Amaba el cine tanto como su profesión. Su visión global del mundo le permitía admirar cada película dentro de un contexto histórico-creativo que a nosotras se nos escapaba por completo. Yolanda trataba de inculcarnos la maestría y belleza de la nouvelle vague francesa, el humor del cine mudo norteamericano de principios del siglo XX, el desgarrador neorrealismo italiano, la vibrante comedia musical y, coronando la cima del Olimpo de Morfeo, el sublime y poético cine japonés. Este último, un tostón de la madre que lo parió, donde todas las películas trataban sobre el mismo tema: campesinos con kimono y una peluca muy cutre con coleta, que decían cosas sin ningún sentido. Después de una hora en silencio, de pronto uno soltaba: «¡¡¡Uuuuuuzaaaaaaa!!!». Luego nadie decía ni una sola palabra, todos se saludaban, cargaban en la espalda cestas de mimbre llenas de arroz o de algo y se producía un nuevo silencio como de media hora o así. Entonces llegaba otro japonés vestido exactamente igual, con la misma cara que el de antes, y gritaba: «¡¡¡Hoooooo suuuuuuu!!!», que los subtítulos traducían con un «Adiós, querido hermano, la tórtola vuela hacia Yuki cargando tu pensamiento como el sol cobija a la higuera». O el de los subtítulos estaba hasta arriba de pastillas o era un cachondo mental.
Así las cuatro horas que duraba aquel suplicio. Yoli observaba feliz, con el corazón en un puño y los ojos al borde del llanto, mientras Simona roncaba como un gorrino, con la boca abierta y un hilo de baba, y yo daba cabezazos contra mi pecho, en una lucha perdida entre la consciencia y la muerte por aburrimiento.
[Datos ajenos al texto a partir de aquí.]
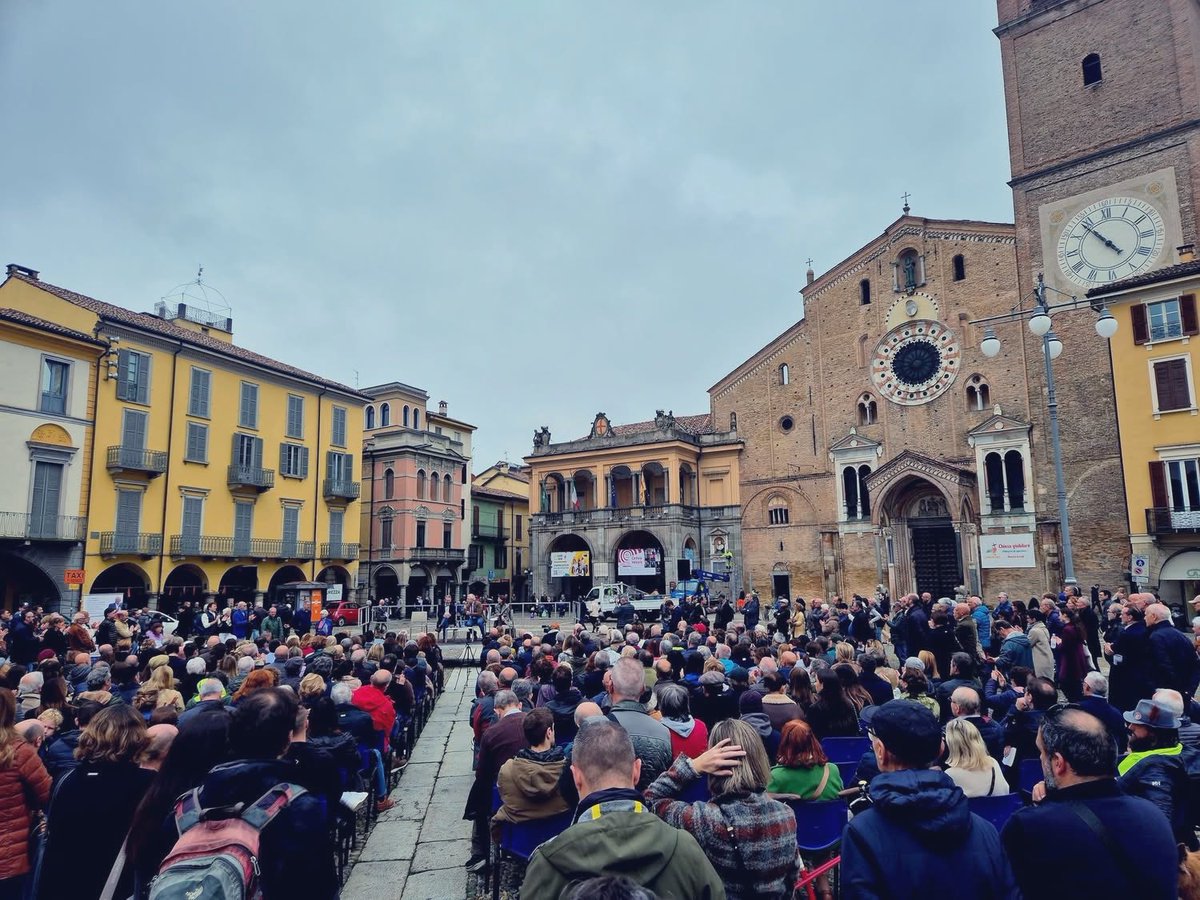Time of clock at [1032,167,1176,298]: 4:53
Simona en realidad se llamaba Cecilia. Simona era un apodo que le habíamos puesto las amigas, con el que llevaba toda la vida y al que ya se había acostumbrado. Solo sus padres la llamaban Cecilia. Es más, seguramente ni ellos. Simona no poseía un vasto conocimiento enciclopédico del mundo, ni veía películas de Woody Allen, porque a ella «el enano medio tartaja ese de gafas» le parecía insufrible y la ponía de los nervios. Sus intereses literarios iban en la línea del ¡Hola!, Vogue, Elle y esas revistas de cotilleos cuyo monotema solían ser los reportajes basados en destacar los defectos de los famosos a base de ampliar una foto: ora la celulitis, ora el moco colgando de una.
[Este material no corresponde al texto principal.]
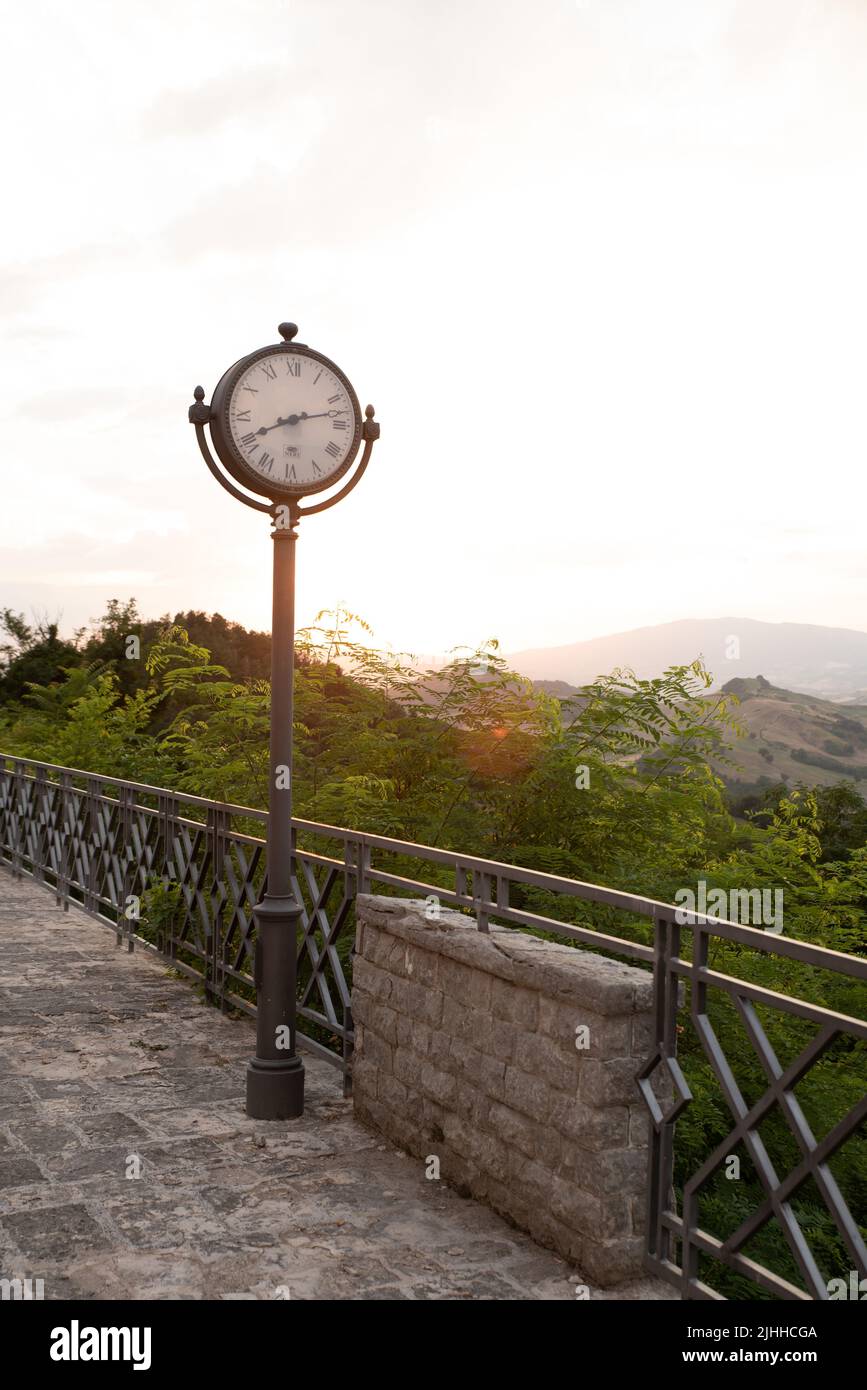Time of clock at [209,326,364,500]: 8:12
A pesar de tener personalidades tan opuestas, Simona, Yolanda y yo nos conocíamos hacía tanto tiempo que teníamos un lenguaje común lleno de muletillas, tics, frases hechas y miradas que hacía que nos descojonásemos vivas, que la gente nos mirase y pensase que estábamos medio locas. Pues seguramente algo de razón tenían, no te digo yo que no. Éramos uña y carne, inseparables. Si había que pedir el día libre en el trabajo, lo pedíamos. Si había que anular las vacaciones porque una tenía un problema, las anulábamos. Si una decía «Ven», las otras dos lo dejábamos todo.